··· SUPPLIED ENTRIES
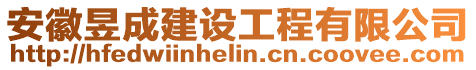 安徽昱成建设工程有限公司
http://hfedwiinhelin.cn.coovee.com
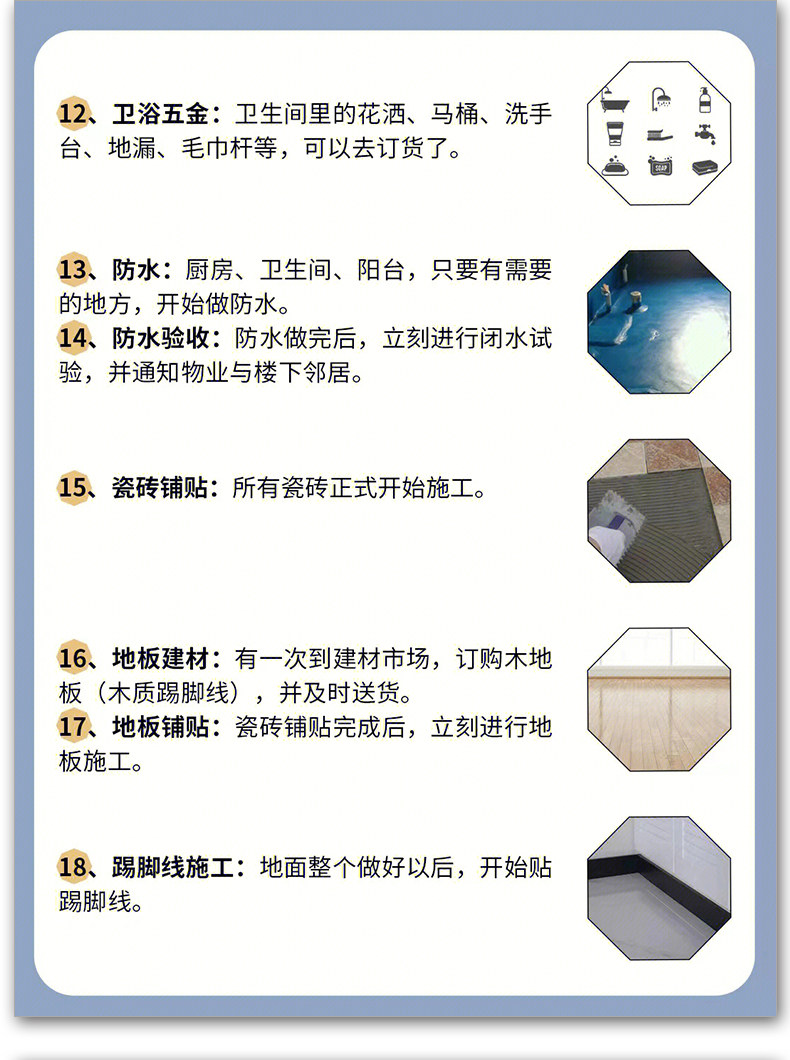 12、卫浴五金：卫生间里的花洒、马桶、洗手台、地漏、毛巾杆等，可以去订货了。

SOAP

13、防水：厨房、卫生间、阳台，只要有需要的地方，开始做防水。
14、防水验收：防水做完后，立刻进行闭水试验，并通知物业与楼下邻居。

15、瓷砖铺贴：所有瓷砖正式开始施工。

16、地板建材：有一次到建材市场，订购木地板（木质踢脚线），并及时送货。
17、地板铺贴：瓷砖铺贴完成后，立刻进行地板施工。

18、踢脚线施工：地面整个做好以后，开始贴踢脚线。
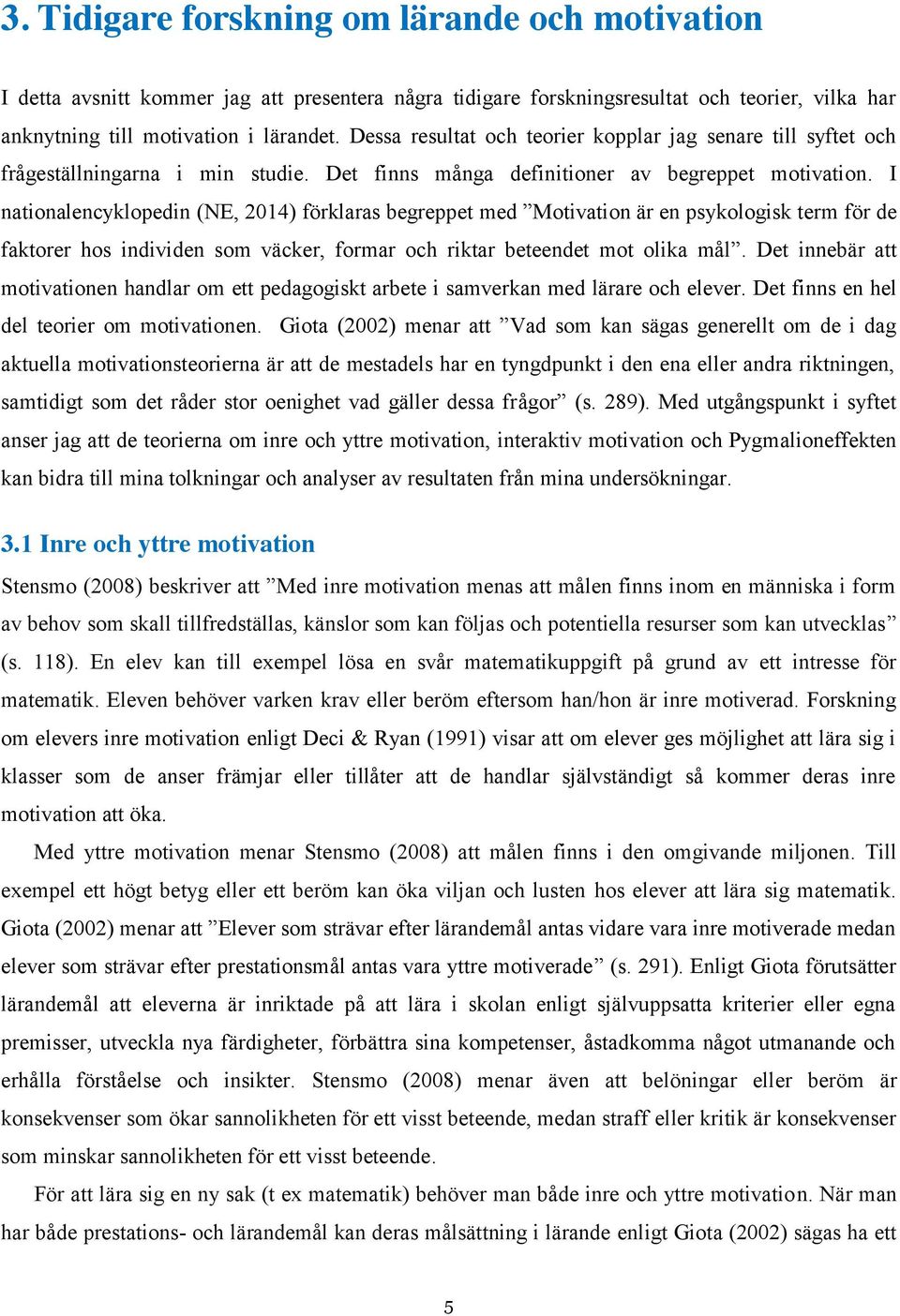 3. Tidigare forskning om lärande och motivation

I detta avsnitt kommer jag att presentera några tidigare forskningsresultat och teorier, vilka har anknytning till motivation i lärandet. Dessa resultat och teorier kopplar jag senare till syftet och frågeställningarna i min studie. Det finns många definitioner av begreppet motivation. I nationalencyklopedin (NE, 2014) förklaras begreppet med ”Motivation är en psykologisk term för de faktorer hos individen som väcker, formar och riktar beteendet mot olika mål”. Det innebär att motivationen handlar om ett pedagogiskt arbete i samverkan med lärare och elever. Det finns en hel del teorier om motivationen. Giota (2002) menar att ”Vad som kan sägas generellt om de i dag aktuella motivationsteorierna är att de mestadels har en tyngdpunkt i den ena eller andra riktningen, samtidigt som det råder stor oenighet vad gäller dessa frågor” (s. 289). Med utgångspunkt i syftet anser jag att de teorierna om inre och yttre motivation, interaktiv motivation och Pygmalioneffekten kan bidra till mina tolkningar och analyser av resultaten från mina undersökningar.

3.1 Inre och yttre motivation

Stensmo (2008) beskriver att ”Med inre motivation menas att målen finns inom en människa i form av behov som skall tillfredställas, känslor som kan följas och potentiella resurser som kan utvecklas” (s. 118). En elev kan till exempel lösa en svår matematikuppgift på grund av ett intresse för matematik. Eleven behöver varken krav eller beröm eftersom han/hon är inre motiverad. Forskning om elevers inre motivation enligt Deci & Ryan (1991) visar att om elever ges möjlighet att lära sig i klasser som de anser främjar eller tillåter att de handlar självständigt så kommer deras inre motivation att öka.

Med yttre motivation menar Stensmo (2008) att målen finns i den omgivande miljonen. Till exempel ett högt betyg eller ett beröm kan öka viljan och lusten hos elever att lära sig matematik. Giota (2002) menar att ”Elever som strävar efter lärandemål antas vidare vara inre motiverade medan elever som strävar efter prestationsmål antas vara yttre motiverade” (s. 291). Enligt Giota förutsätter lärandemål att eleverna är inriktade på att lära i skolan enligt självuppsatta kriterier eller egna premisser, utveckla nya färdigheter, förbättra sina kompetenser, åstadkomma något utmanande och erhålla förståelse och insikter. Stensmo (2008) menar även att belöningar eller beröm är konsekvenser som ökar sannolikheten för ett visst beteende, medan straff eller kritik är konsekvenser som minskar sannolikheten för ett visst beteende.

För att lära sig en ny sak (t ex matematik) behöver man både inre och yttre motivation. När man har både prestations- och lärandemål kan deras målsättning i lärande enligt Giota (2002) sägas ha ett

5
······
Starting at the line that contains "För att lära", copy each line through the last one in the records, exactly, and output nothing else.

**OUTPUT FOR THIS TASK:**
För att lära sig en ny sak (t ex matematik) behöver man både inre och yttre motivation. När man har både prestations- och lärandemål kan deras målsättning i lärande enligt Giota (2002) sägas ha ett

5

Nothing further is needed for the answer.